Work instructions =
Translate into Spanish this sentence from the point-of-care testing article: "At the same time, technology is getting smaller, cheaper, and more sophisticated."

Text =
What’s Next on the Point-of-Care Testing Menu?
From SARS-CoV-2 to cardiac biomarkers, a steady stream of IVD innovation shows no signs of letting up
Article published in Clinical Laboratory News featuring Dr. Nick Collier
While point-of-care (POC) testing in recent years has drastically altered how patients are treated for conditions such as diabetes, HIV, and cardiovascular disease, new advancements on the horizon are expected to vastly improve near-patient treatment for strokes, infectious diseases, and cancer, according to experts.
In vitro diagnostics (IVD) companies are working to improve specificity and sensitivity of devices so that testing can be done on smaller specimen samples, said Nick Collier, PhD, chief technology officer for Sagentia Medical, a contract research organization based in the U.K. “There is a lot of interest in reducing sample size—using capillary blood samples to do testing, for example.”
At the same time, technology is getting smaller, cheaper, and more sophisticated. Lab-on-a-chip (LOC) devices, which require just a few drops of blood, already are in use and potentially could be more widely deployed, especially in areas with limited healthcare resources. In addition, diagnostics companies increasingly are combining different technologies into single platforms so users can perform multiple tests on one sample, Collier added.

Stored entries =
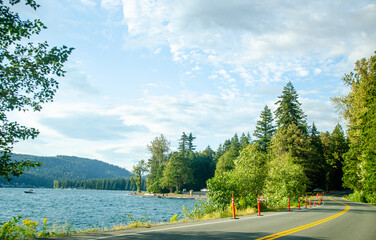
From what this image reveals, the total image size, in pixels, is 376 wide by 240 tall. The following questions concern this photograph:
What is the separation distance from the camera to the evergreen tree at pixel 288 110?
181 ft

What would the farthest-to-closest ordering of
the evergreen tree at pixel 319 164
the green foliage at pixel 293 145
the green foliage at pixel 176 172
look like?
the green foliage at pixel 176 172, the evergreen tree at pixel 319 164, the green foliage at pixel 293 145

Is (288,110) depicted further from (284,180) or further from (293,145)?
(284,180)

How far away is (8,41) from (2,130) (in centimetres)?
253

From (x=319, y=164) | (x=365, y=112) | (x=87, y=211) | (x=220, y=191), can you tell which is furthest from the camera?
(x=319, y=164)

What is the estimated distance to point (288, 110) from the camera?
55531 mm

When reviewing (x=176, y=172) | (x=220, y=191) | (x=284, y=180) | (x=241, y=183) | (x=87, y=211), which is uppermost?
(x=176, y=172)

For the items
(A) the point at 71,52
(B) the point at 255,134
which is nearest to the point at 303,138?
(B) the point at 255,134

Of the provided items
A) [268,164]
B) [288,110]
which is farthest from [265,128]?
[268,164]

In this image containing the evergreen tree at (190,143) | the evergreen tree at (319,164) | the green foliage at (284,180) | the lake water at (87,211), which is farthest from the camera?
the evergreen tree at (190,143)

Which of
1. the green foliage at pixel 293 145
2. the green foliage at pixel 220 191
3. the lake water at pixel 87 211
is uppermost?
the green foliage at pixel 293 145

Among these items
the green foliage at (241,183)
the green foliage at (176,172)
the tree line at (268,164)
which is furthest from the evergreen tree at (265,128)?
the green foliage at (241,183)

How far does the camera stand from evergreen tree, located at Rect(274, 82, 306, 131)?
5519 cm

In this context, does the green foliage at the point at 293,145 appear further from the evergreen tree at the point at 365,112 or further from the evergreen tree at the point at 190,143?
the evergreen tree at the point at 190,143

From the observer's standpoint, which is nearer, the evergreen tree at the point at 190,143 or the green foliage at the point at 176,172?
the green foliage at the point at 176,172
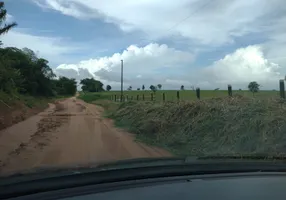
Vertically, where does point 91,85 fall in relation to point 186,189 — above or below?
above

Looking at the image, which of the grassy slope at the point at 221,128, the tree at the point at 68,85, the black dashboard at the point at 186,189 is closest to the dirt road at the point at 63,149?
the grassy slope at the point at 221,128

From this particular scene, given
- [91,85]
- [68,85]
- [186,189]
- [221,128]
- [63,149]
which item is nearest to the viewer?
[186,189]

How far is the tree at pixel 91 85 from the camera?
461 feet

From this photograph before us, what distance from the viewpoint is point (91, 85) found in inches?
5655

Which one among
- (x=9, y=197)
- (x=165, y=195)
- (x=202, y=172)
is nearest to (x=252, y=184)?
(x=202, y=172)

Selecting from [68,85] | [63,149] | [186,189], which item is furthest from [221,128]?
[68,85]

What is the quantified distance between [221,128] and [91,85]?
5259 inches

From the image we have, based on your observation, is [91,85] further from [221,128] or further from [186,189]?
[186,189]

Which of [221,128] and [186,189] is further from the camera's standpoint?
[221,128]

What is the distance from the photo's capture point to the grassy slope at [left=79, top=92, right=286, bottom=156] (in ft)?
33.0

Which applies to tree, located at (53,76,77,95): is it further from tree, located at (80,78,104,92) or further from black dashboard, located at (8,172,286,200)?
black dashboard, located at (8,172,286,200)

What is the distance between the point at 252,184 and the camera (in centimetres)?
278

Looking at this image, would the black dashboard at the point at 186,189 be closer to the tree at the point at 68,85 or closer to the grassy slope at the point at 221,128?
the grassy slope at the point at 221,128

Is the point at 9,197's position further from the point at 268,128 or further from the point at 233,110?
the point at 233,110
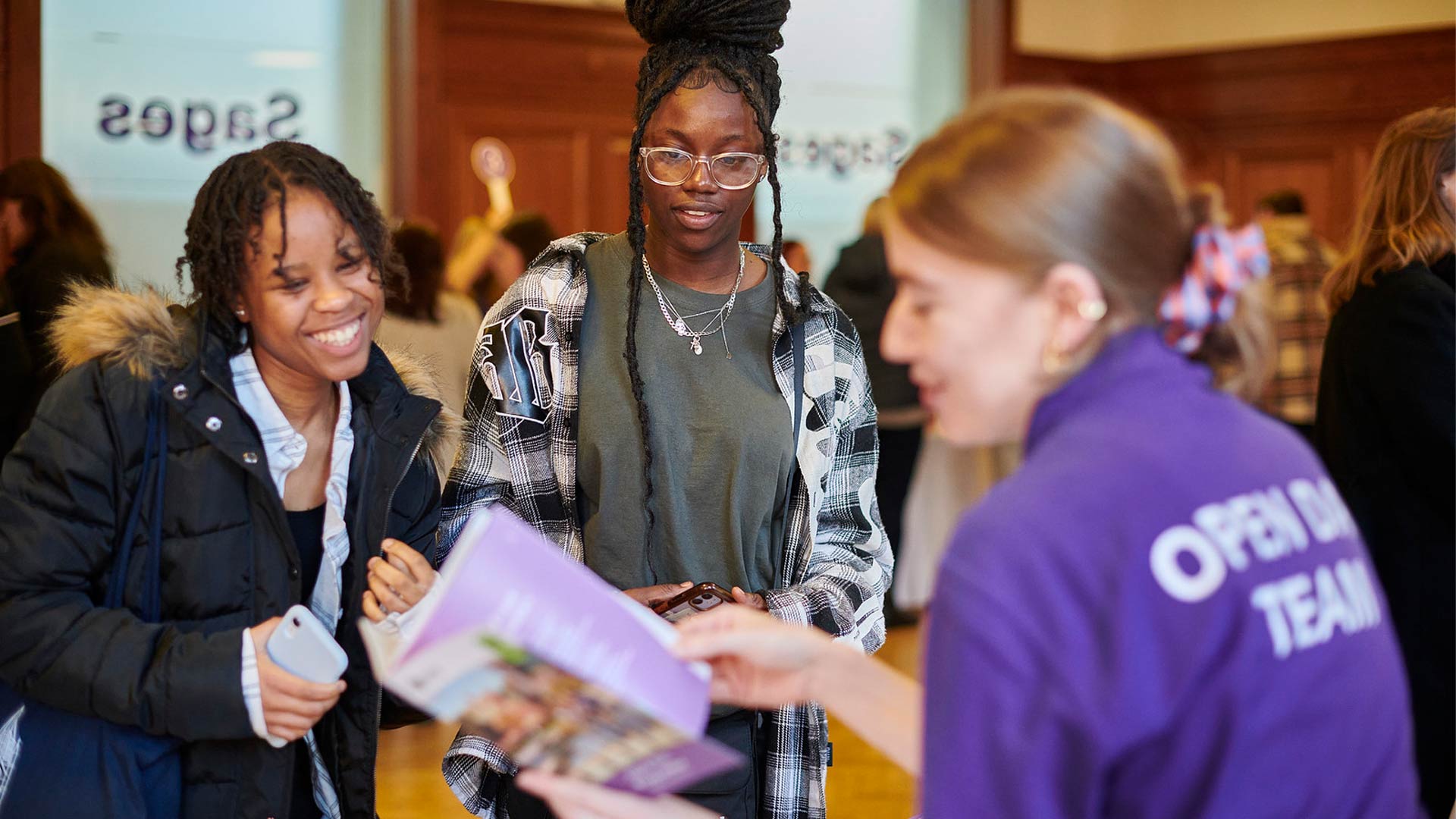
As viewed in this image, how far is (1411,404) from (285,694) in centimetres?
218

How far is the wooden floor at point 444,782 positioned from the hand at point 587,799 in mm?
2721

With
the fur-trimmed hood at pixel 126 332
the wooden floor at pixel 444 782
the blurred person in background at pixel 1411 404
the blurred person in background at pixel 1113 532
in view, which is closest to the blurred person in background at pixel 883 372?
the wooden floor at pixel 444 782

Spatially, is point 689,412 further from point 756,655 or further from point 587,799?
point 587,799

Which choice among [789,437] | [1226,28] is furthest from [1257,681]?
[1226,28]

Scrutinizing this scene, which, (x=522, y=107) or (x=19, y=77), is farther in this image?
(x=522, y=107)

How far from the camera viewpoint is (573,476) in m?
2.12

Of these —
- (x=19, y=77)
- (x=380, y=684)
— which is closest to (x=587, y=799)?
(x=380, y=684)

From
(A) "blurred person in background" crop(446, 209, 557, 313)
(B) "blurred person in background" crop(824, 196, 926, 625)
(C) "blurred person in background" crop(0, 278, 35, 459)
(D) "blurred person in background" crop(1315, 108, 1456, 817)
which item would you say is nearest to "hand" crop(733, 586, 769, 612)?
(D) "blurred person in background" crop(1315, 108, 1456, 817)

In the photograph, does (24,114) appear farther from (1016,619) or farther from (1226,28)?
(1226,28)

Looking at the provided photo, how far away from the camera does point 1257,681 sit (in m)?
1.05

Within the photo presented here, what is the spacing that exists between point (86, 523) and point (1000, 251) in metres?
1.15

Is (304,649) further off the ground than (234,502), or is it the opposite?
(234,502)

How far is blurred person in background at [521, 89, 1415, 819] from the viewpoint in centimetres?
104

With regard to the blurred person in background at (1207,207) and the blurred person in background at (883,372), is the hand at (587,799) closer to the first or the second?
the blurred person in background at (1207,207)
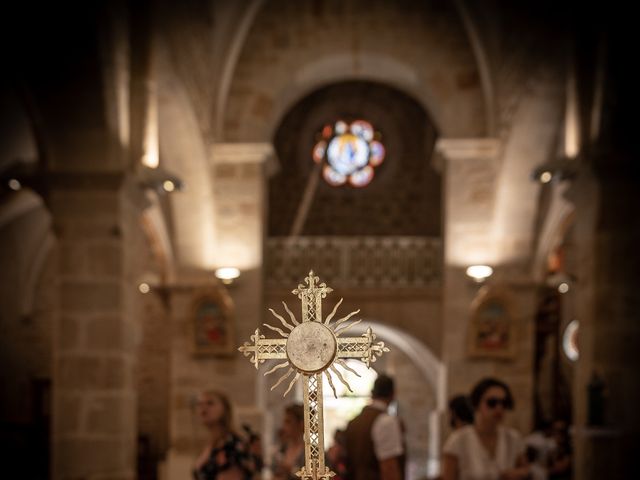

The completed task =
Al mismo tiempo, la tecnología se está volviendo más pequeña, más barata y más sofisticada.